───── Kutipan Teks
Garizah

(Ar.: al-garizah)

Dari segi bahasa, al-garizah berarti “naluri” atau “insting”. Adapun menurut­ istilah, al-garizah berarti “do­rongan hati atau nafsu bawaan lahir”; “pola tingkah laku turun-temurun”;­ dan “pembawaan­ alami yang secara tidak disadari mendorong untuk berbuat sesuatu”.

Penjelasan tentang garizah banyak dijumpai dalam­ pembahasan mengenai jiwa manusia. Menurut Muzayyin Arifin,­ pakar ilmu pendidikan, garizah merupakan salah satu bagian dari fitrah (potensi dasar) yang dimiliki manusia. Menurutnya, garizah adalah suatu kemampuan berbuat atau bertingkah laku tanpa melalui proses belajar dan merupakan pembawaan sejak lahir.
──────────
───── Bahan yang Disediakan
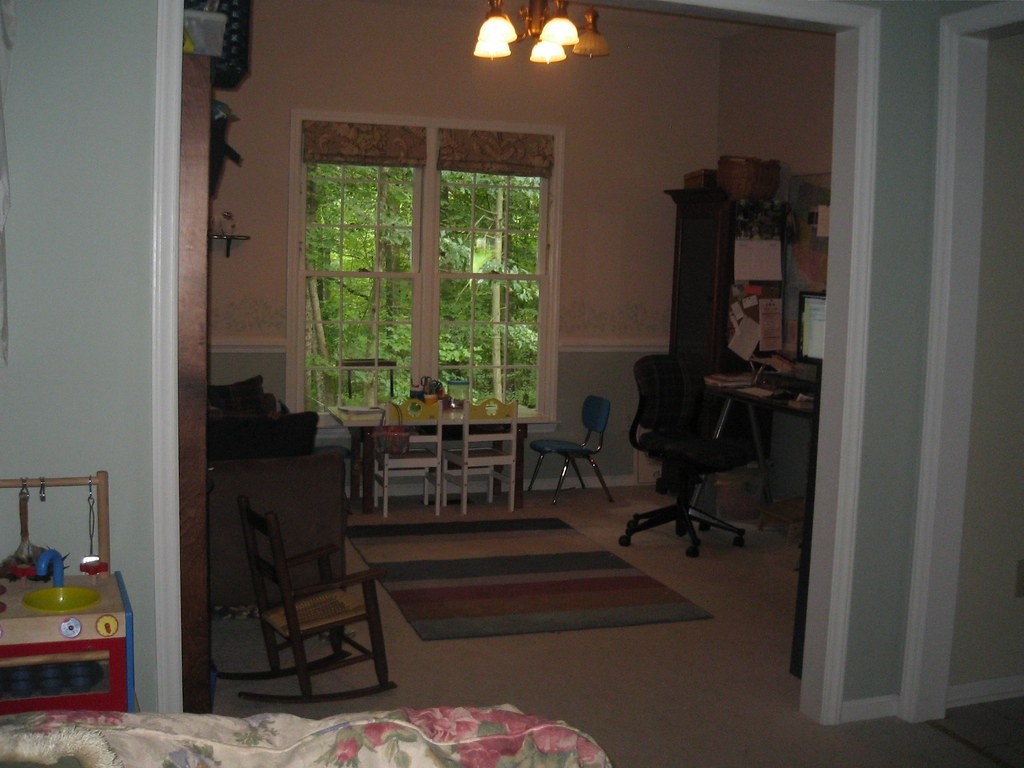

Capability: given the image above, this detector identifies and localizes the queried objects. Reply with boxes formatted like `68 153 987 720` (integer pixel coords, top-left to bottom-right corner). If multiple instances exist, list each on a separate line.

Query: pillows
207 412 320 460
223 391 276 413
208 373 263 407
──────────
Ketentuan Tugas 1: Ulangi semua baris catatan anotasi di atas tanpa mengubah apa pun, dan jangan sertakan gambarnya dalam jawaban.
Ketentuan Tugas 2: Lanjutkan teks tentang garizah mulai setelah kalimat terakhirnya.
Teks tentang garizah tidak berkaitan dengan catatan anotasi.

Jawaban Tertulis 1:
Capability: given the image above, this detector identifies and localizes the queried objects. Reply with boxes formatted like `68 153 987 720` (integer pixel coords, top-left to bottom-right corner). If multiple instances exist, list each on a separate line.

Query: pillows
207 412 320 460
223 391 276 413
208 373 263 407

Jawaban Tertulis 2:
Menurut Jamil Shaliba, seorang ahli filsafat, garizah­ adalah suatu kemampuan atau daya kehi­dupan­ yang bersifat­ dasar yang diberikan kepada manusia­ agar timbul semangat pada dirinya untuk be­kerja memelihara kelangsungan­ hidupnya. Terma­suk­ pula ke dalam ruang lingkup garizah ini adalah daya untuk mencegah­ segala sesuatu yang dapat merusak dan mengancam­ keselamatan jiwa sese­orang. Daya ini berbeda-beda kualitasnya pada setiap­ orang.

Menurut Shaliba, garizah (jamak: al-gara’iz) terba­gi atas dua tingkatan. Pertama, gara’iz awwaliyyah atau naluri primer, yakni kemampuan pokok yang bersifat dasar yang mendorong timbulnya­ semangat­ untuk hidup yang sesuai dengan pertumbuhannya­ yang alami. Kedua, gara’iz Tsanawiyyah atau naluri sekunder, yakni kemampuan yang tumbuh karena melakukan pekerjaan yang dike­hendaki yang selanjutnya berhubungan dengan perasaan.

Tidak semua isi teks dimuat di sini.